Even I can see why Rabbit Kekai causes such a stir. He looks like he belongs in the water, at one with it. He doesn’t fight the surf, like some of the younger guys do. He flows with it. It’s a beautiful thing to watch, even for a layperson like me.
Half an hour later, the next heat is announced, and the ocean fills with bodies. Once again, I walk up and down the beach, searching. It’s under a big blue umbrella that I finally see it. Towering twelve feet tall, with the sun glinting off the deck. Red, with a golden frog at the center. The rider is standing behind it, supporting it with one hand, his face and body hidden, one leg jutting forward, foot digging in the sand. I walk slowly, eyes focused on the frog, afraid to believe what I’m seeing. My heart races. I can actually feel it swelling and pumping, a hard, fast rhythm inside my chest.
Then I’m within five feet of the board, and there’s no question it’s a Billy Rossbottom. There’s the signature down on the tail, scratched into the wood. A small
r
, a big flourish on the
m
. Several guys and a couple of girls are gathered around, talking to the owner, whose face is still obscured. My legs feel weak.
The surf thunders, the sun beats down. I look around, trying to concentrate. A few children are standing nearby.

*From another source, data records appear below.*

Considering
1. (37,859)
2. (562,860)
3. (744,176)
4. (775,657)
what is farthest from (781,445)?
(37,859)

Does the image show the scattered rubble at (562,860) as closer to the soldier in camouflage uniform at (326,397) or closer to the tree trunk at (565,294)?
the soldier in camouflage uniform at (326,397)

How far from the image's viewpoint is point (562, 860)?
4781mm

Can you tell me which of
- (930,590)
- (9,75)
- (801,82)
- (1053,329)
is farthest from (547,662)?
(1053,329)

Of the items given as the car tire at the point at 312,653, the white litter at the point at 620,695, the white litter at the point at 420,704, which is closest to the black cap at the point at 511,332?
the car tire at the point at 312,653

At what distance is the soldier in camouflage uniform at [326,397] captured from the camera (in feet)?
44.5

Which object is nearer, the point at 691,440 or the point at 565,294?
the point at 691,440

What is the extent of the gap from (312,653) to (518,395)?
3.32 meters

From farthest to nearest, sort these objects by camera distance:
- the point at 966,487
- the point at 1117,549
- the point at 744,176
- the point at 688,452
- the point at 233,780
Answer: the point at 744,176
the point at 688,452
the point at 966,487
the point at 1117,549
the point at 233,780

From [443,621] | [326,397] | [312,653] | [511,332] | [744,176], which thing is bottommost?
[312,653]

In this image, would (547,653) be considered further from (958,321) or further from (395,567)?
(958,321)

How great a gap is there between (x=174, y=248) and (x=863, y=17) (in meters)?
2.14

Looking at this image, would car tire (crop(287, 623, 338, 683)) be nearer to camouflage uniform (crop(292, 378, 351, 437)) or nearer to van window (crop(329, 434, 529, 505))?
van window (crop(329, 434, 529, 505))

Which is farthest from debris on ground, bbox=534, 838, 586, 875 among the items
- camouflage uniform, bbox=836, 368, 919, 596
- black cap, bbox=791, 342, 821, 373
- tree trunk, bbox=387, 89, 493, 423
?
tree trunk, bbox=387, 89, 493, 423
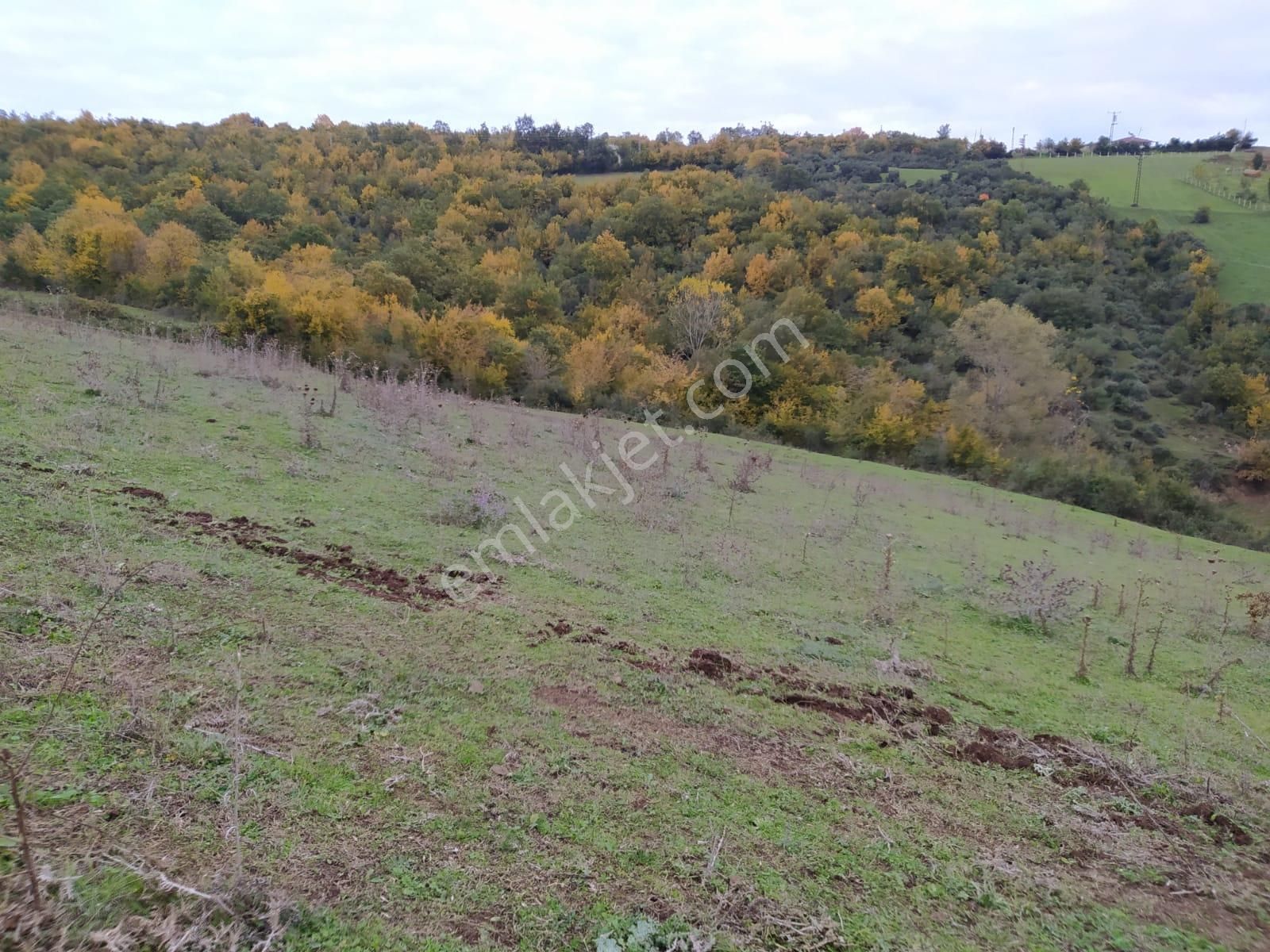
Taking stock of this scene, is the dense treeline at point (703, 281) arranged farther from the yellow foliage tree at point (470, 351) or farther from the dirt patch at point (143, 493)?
the dirt patch at point (143, 493)

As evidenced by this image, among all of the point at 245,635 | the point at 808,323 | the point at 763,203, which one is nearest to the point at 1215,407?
the point at 808,323

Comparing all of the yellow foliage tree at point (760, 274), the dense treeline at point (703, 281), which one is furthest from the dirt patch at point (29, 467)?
the yellow foliage tree at point (760, 274)

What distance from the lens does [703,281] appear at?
4291 centimetres

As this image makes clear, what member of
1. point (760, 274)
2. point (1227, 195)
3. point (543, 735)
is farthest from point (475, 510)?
point (1227, 195)

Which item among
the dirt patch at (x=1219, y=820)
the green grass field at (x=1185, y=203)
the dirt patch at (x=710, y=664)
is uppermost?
the green grass field at (x=1185, y=203)

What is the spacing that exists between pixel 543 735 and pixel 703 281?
138 feet

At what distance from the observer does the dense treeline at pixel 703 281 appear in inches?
1113

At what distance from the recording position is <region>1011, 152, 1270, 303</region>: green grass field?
4447 centimetres

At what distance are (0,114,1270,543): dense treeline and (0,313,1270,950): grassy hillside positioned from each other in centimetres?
2027

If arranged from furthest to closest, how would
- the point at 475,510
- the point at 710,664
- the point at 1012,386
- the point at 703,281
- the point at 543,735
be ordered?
the point at 703,281
the point at 1012,386
the point at 475,510
the point at 710,664
the point at 543,735

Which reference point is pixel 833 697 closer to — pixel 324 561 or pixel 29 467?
pixel 324 561

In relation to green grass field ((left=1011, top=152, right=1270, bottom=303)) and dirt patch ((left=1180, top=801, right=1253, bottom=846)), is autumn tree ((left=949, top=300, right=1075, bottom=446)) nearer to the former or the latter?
green grass field ((left=1011, top=152, right=1270, bottom=303))

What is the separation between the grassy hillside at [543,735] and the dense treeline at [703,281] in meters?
20.3

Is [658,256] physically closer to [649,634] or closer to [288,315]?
[288,315]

I search their faces, look into their eyes; each one is too young or too old. Not one of them is Emma.
I take another step. The hand moves, and the board turns so that it is in profile, exposing the man behind it. He runs his hands over the deck, talking to the onlookers. Then I’m standing in front of him, holding my breath, looking into his face.
Hair: brown.
Eyes: brown.
Height: tall.
Tattoo: none.
Accent: Australian.
Just one glance into his face, one look at his bare chest, and I know it isn’t him. Not my man from Ocean Beach. Just some guy with a Killer Longboard.
The beach spins, the breath goes out of me, the camera slips off my shoulder, and suddenly I’m sitting on the ground, sobbing like a child, like a crazy person. Staring at this man who isn’t the one. And those children behind him, who are not Emma.
A hand reaches down. A big hand, a kind face. “You all right, love?”
I accept his hand. He pulls me up. “Sorry,” I say. “It’s just the sun. I’ll be fine.”